## TAREFA CURTA
Reproduza, do trecho sobre a economia holandesa, a passagem que começa nas palavras que contêm "Tudo isso transformou" e para logo depois de "revender na Europa.".

***** TRECHO SELECIONADO *****

Essa mistura de engenhosidade, trabalho coletivo e economia voltada para o comércio transformou o lugar numa ilha de capitalismo. E, quando o Renascimento começou a dar as caras no Velho Mundo, a Holanda já tinha largado na frente. Tudo acontecia em ritmo acelerado. A pesca, por exemplo, já era industrial nos anos 1500. Os holandeses tinham transformado seus barcos de pesca em fábricas. Eles eram projetados de modo que a tripulação pudesse pescar, limpar e estocar os peixes em barris de sal a bordo. Isso permitia que cada navio passasse dois meses em alto-mar pescando ininterruptamente, com tripulações de vinte a trinta homens. Em 1560, a Holanda tinha quatrocentos barcos-fábrica desses – a maior parte de propriedade de investidores urbanos.5

A criação de gado também era industrial. Apesar da imagem bucólica das vacas holandesas, o povo dos Países Baixos foi pioneiro na criação de gado confinado – em que o boi vive trancado num cubículo se entupindo de ração até ir para o corte. Péssimo negócio para o boi, mas ótimo para quem cria: eles engordam mais rápido, e a produtividade de carne bomba. A agricultura também entrou nessa onda: eles importavam grãos e deixavam a terra para culturas mais valiosas: cânhamo para as velas dos navios, lúpulo para as fábricas de cerveja, linho para os vestidos das mulheres – mais tarde viria o tabaco; e as tulipas.

Tudo isso transformou a Holanda de um pântano pegajoso em uma potência econômica. Em 1581, já era uma república – a primeira na Europa desde que Roma virou oficialmente uma ditadura, em 27 a.C. Em 1595, só Amsterdã já controlava um volume de comércio maior que o da Inglaterra e o da França juntas (mesmo tendo um PIB bem menor). Mas a hora da Holanda ainda não tinha chegado. O comércio mais lucrativo do mundo, àquela altura, estava nas mãos dos portugueses (e dos espanhóis, que tinham anexado Portugal em 1580). Só os ibéricos compravam especiarias direto na fonte para revender na Europa.

Naquela época, finalzinho do século 16, os holandeses já sabiam como navegar até o oceano Índico. É que outro produto de exportação do país eram marinheiros, calejados pela cultura pesqueira dos Países Baixos. Então, o que não faltava nos navios de Portugal eram holandeses. Um deles era conhecido em Lisboa como Arnaud de Hollanda, um sujeito nascido em Utrecht, ao sul de Amsterdã. O marinheiro participou de uma viagem portuguesa ao Brasil em 1525, fincou residência em Pernambuco e deu origem à família Buarque de Hollanda. Mas importante mesmo para a nossa história aqui foi um certo Jan Huygen van Linschoten – um cara tão fundamental para o que viria a ser o mercado financeiro do século 21 quanto o tata(…)tatataravô do Chico Buarque para o que viria a ser a MPB. Mas com uma participação mais ativa.

***** DADOS *****

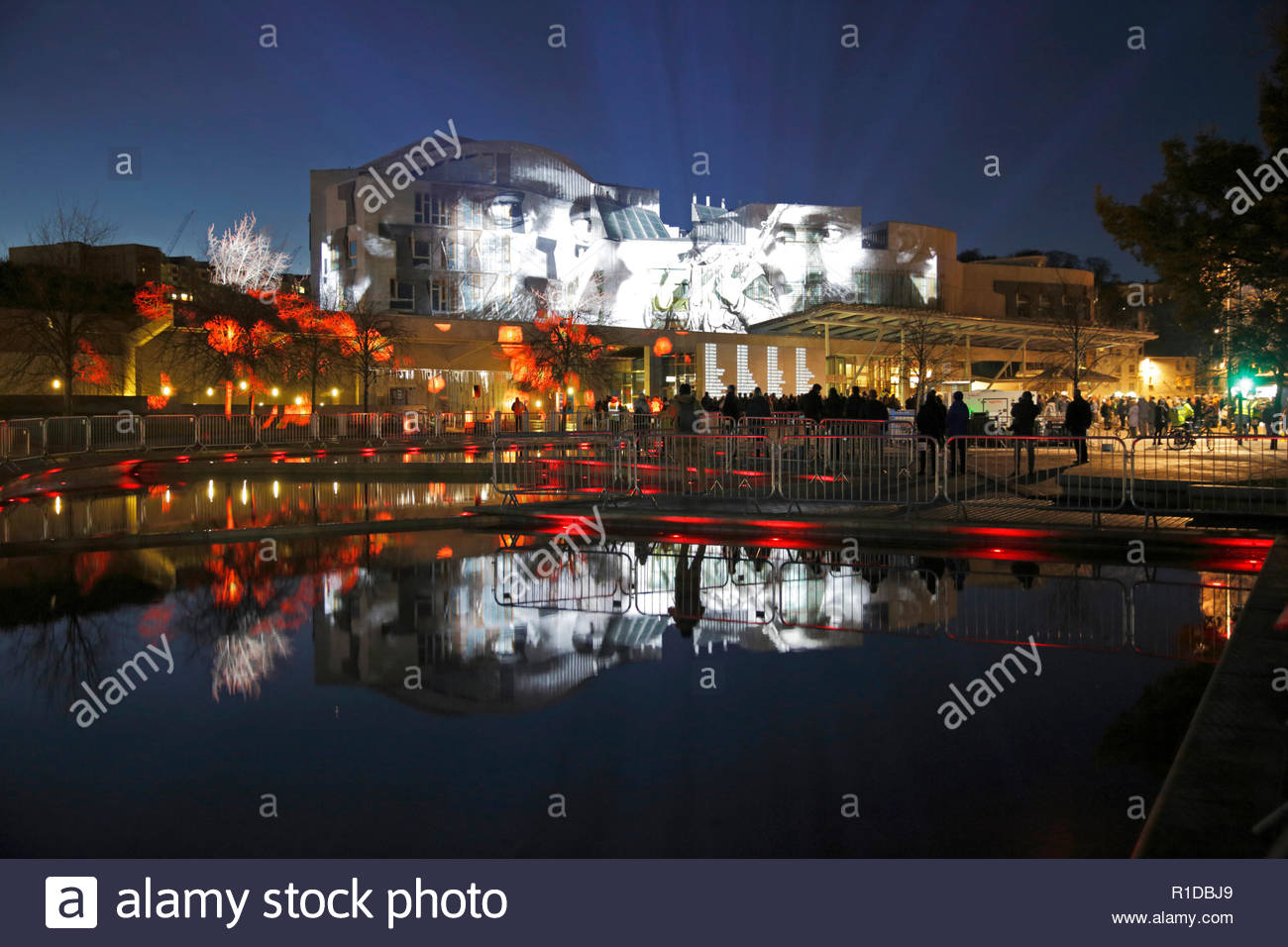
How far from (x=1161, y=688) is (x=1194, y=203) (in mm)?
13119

*****
***** DADOS *****

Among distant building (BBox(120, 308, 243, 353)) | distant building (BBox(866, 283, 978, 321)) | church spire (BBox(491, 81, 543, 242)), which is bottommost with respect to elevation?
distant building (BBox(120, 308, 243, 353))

*****

## SAÍDA COMPLETA
Tudo isso transformou a Holanda de um pântano pegajoso em uma potência econômica. Em 1581, já era uma república – a primeira na Europa desde que Roma virou oficialmente uma ditadura, em 27 a.C. Em 1595, só Amsterdã já controlava um volume de comércio maior que o da Inglaterra e o da França juntas (mesmo tendo um PIB bem menor). Mas a hora da Holanda ainda não tinha chegado. O comércio mais lucrativo do mundo, àquela altura, estava nas mãos dos portugueses (e dos espanhóis, que tinham anexado Portugal em 1580). Só os ibéricos compravam especiarias direto na fonte para revender na Europa.